Tra loro c’era Bhoomi Chauhan, una studentessa britannica di 28 anni, che sarebbe dovuta tornare a Londra per riprendere i suoi studi. Era tutto pronto: i bagagli fatti, il posto assegnato, il check-in completato. Ma un ingorgo nel traffico e un problema improvviso al controllo documenti l’hanno bloccata, impedendole di arrivare in tempo all’imbarco. In preda allo sconforto, si è vista negare l’accesso al volo. Pochi minuti dopo, l’aereo su cui avrebbe dovuto trovarsi si è schiantato.
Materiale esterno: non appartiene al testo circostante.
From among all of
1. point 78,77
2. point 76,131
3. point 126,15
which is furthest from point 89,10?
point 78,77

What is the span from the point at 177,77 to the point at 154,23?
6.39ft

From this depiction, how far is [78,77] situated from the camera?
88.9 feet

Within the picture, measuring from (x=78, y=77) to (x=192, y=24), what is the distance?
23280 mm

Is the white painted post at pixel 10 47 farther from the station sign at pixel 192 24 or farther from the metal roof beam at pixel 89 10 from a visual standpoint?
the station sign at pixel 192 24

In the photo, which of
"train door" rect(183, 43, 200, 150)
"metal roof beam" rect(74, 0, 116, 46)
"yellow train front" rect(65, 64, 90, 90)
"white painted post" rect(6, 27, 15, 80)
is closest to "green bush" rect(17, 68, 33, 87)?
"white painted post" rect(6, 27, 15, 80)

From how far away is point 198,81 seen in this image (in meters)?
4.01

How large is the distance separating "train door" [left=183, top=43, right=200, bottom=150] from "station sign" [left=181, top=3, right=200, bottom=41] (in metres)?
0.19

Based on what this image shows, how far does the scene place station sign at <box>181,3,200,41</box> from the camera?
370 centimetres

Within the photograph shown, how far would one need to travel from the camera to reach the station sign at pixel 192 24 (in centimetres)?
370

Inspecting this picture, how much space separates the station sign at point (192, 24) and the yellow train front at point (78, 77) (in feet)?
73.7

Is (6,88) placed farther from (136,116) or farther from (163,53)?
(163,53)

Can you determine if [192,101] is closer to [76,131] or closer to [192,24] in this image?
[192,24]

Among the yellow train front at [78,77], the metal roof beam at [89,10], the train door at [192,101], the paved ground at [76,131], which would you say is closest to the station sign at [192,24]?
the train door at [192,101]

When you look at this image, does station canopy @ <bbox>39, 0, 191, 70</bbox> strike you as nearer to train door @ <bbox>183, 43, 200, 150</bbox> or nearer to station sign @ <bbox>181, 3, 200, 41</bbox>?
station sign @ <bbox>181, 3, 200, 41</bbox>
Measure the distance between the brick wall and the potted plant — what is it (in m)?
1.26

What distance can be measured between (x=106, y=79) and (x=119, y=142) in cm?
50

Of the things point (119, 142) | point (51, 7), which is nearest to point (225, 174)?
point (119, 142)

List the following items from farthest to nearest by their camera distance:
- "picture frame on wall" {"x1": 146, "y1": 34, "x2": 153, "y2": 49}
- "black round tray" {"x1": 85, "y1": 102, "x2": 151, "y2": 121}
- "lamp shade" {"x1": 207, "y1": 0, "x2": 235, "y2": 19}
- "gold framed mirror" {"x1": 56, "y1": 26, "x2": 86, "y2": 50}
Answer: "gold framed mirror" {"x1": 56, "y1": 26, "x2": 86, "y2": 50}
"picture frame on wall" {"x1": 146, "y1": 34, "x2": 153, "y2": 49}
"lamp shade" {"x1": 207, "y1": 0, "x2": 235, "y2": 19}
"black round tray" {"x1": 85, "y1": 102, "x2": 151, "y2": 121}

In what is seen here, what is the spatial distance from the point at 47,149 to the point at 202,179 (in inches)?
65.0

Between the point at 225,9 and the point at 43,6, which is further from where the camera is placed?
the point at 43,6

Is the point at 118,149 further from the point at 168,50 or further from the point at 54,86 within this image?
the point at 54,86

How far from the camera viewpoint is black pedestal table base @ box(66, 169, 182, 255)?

Quando ha appreso la notizia, Bhoomi ha capito che quello che le era parso un contrattempo fastidioso si era rivelato, in realtà, un’incredibile salvezza.
Anche Yaman Vyas, giovane professionista originario del Gujarat, aveva acquistato il biglietto per quel volo. Il giorno prima della partenza, però, sua madre, preoccupata e tormentata da un brutto presentimento, gli aveva chiesto con insistenza di non partire. Vyas, esitante, ha infine deciso di accontentarla. È rimasto a casa, rinunciando al viaggio. Solo dopo l’incidente ha compreso la portata di quella scelta, spinta più da un sentimento familiare che da una logica.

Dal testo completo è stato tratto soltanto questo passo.